Your response should be the lines from the one containing "class: Aves" through the end of the material, copied exactly and with nothing added.
════════════════
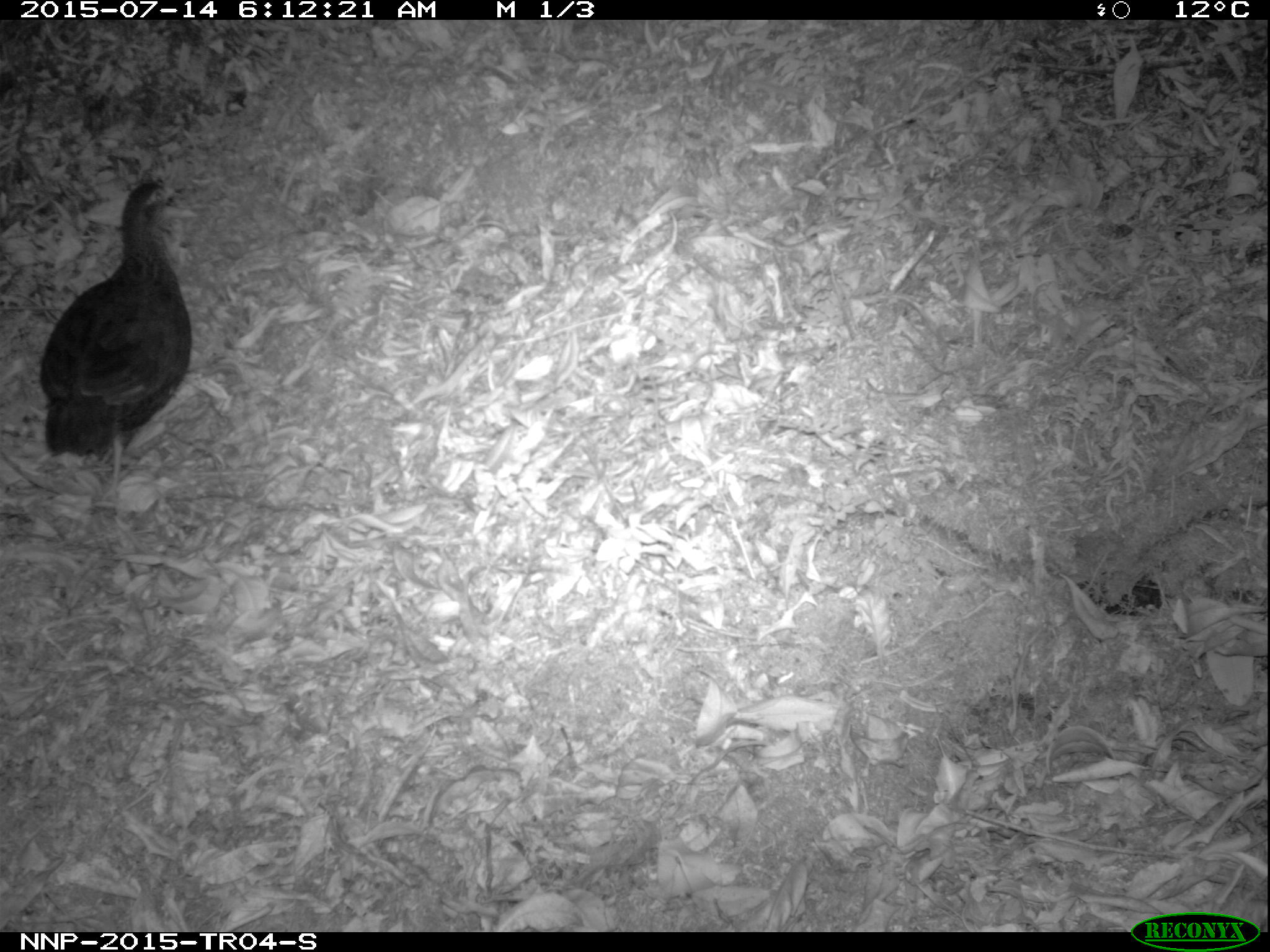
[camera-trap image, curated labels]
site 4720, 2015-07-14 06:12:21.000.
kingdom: Animalia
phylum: Chordata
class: Aves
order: Galliformes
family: Phasianidae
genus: Pternistis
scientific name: Pternistis nobilis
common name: handsome francolin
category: francolinus nobilis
Francolinus nobilis (handsome francolin) (Pternistis nobilis), count 1.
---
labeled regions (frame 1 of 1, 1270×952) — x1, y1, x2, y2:
francolinus nobilis: 32, 177, 194, 509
════════════════
- [Task output]
class: Aves
order: Galliformes
family: Phasianidae
genus: Pternistis
scientific name: Pternistis nobilis
common name: handsome francolin
category: francolinus nobilis
Francolinus nobilis (handsome francolin) (Pternistis nobilis), count 1.
---
labeled regions (frame 1 of 1, 1270×952) — x1, y1, x2, y2:
francolinus nobilis: 32, 177, 194, 509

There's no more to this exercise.